(Spatial question records)
^^^^

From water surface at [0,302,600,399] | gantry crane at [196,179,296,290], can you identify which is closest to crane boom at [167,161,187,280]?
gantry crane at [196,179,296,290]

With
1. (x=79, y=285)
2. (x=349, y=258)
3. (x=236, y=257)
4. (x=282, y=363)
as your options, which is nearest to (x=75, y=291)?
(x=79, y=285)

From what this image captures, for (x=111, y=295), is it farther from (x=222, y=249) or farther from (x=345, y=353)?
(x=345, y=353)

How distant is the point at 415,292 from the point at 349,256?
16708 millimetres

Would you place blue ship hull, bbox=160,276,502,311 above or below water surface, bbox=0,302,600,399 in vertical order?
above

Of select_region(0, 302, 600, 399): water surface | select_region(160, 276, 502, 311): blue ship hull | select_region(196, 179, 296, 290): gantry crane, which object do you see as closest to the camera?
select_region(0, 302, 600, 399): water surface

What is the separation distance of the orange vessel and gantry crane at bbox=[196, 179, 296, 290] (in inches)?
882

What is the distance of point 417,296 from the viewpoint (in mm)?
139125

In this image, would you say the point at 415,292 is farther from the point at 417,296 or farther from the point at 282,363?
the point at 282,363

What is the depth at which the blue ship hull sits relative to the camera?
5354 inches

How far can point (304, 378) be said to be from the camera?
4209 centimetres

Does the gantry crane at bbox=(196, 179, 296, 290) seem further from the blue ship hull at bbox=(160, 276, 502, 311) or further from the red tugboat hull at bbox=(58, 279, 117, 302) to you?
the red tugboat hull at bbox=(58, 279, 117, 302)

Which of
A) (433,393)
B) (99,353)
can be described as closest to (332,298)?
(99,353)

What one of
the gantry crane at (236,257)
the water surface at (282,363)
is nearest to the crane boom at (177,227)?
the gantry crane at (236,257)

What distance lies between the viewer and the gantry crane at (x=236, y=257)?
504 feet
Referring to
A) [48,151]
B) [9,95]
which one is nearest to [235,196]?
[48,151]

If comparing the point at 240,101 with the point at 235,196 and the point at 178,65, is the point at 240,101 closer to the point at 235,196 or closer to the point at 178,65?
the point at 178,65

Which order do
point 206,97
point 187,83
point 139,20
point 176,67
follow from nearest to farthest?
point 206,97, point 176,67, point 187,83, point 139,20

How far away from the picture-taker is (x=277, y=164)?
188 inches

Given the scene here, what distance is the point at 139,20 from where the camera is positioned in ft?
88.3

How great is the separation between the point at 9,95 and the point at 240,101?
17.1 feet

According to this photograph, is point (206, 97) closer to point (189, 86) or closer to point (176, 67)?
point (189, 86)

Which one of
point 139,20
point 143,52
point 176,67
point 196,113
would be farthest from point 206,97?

^^^^

* _Exercise task_
Turn every line of the records above into a numbered list, one line per item, and drop the blank lines.

* _Response to this task_
1. From water surface at [0,302,600,399] | gantry crane at [196,179,296,290], can you identify which is closest to crane boom at [167,161,187,280]?
2. gantry crane at [196,179,296,290]
3. With
4. 1. (x=79, y=285)
5. 2. (x=349, y=258)
6. 3. (x=236, y=257)
7. 4. (x=282, y=363)
8. as your options, which is nearest to (x=75, y=291)?
9. (x=79, y=285)
10. From what this image captures, for (x=111, y=295), is it farther from (x=222, y=249) or farther from (x=345, y=353)?
11. (x=345, y=353)
12. How distant is the point at 415,292 from the point at 349,256?
13. 16708 millimetres
14. Would you place blue ship hull, bbox=160,276,502,311 above or below water surface, bbox=0,302,600,399 in vertical order?
15. above
16. Of select_region(0, 302, 600, 399): water surface | select_region(160, 276, 502, 311): blue ship hull | select_region(196, 179, 296, 290): gantry crane, which object do you see as closest to the camera?
17. select_region(0, 302, 600, 399): water surface
18. What is the separation distance of the orange vessel and gantry crane at bbox=[196, 179, 296, 290] (in inches)?
19. 882
20. What is the distance of point 417,296 from the viewpoint (in mm)?
21. 139125
22. In this image, would you say the point at 415,292 is farther from the point at 417,296 or farther from the point at 282,363?
23. the point at 282,363
24. What is the depth at which the blue ship hull sits relative to the camera?
25. 5354 inches
26. How far can point (304, 378) be said to be from the camera?
27. 4209 centimetres
28. Does the gantry crane at bbox=(196, 179, 296, 290) seem further from the blue ship hull at bbox=(160, 276, 502, 311) or further from the red tugboat hull at bbox=(58, 279, 117, 302) to you?
29. the red tugboat hull at bbox=(58, 279, 117, 302)
30. Which of
31. A) (433,393)
32. B) (99,353)
33. can be described as closest to (332,298)?
34. (99,353)
35. What one of
36. the gantry crane at (236,257)
37. the water surface at (282,363)
38. is nearest to the crane boom at (177,227)?
39. the gantry crane at (236,257)
40. What distance lies between the viewer and the gantry crane at (x=236, y=257)?
41. 504 feet
42. Referring to
43. A) [48,151]
44. B) [9,95]
45. which one is nearest to [235,196]?
46. [48,151]
47. If comparing the point at 240,101 with the point at 235,196 and the point at 178,65, is the point at 240,101 closer to the point at 235,196 or closer to the point at 178,65?
48. the point at 178,65
49. Which order do
50. point 206,97
51. point 187,83
52. point 139,20
53. point 176,67
54. follow from nearest to farthest?
55. point 206,97, point 176,67, point 187,83, point 139,20
56. How far away from the picture-taker is (x=277, y=164)?
57. 188 inches
58. Given the scene here, what distance is the point at 139,20 from where the camera is positioned in ft?
59. 88.3
60. How great is the separation between the point at 9,95 and the point at 240,101?
61. 17.1 feet
62. According to this photograph, is point (206, 97) closer to point (189, 86) or closer to point (176, 67)?
63. point (189, 86)
64. Which one of
65. point 139,20
66. point 143,52
67. point 176,67
68. point 196,113
69. would be farthest from point 206,97?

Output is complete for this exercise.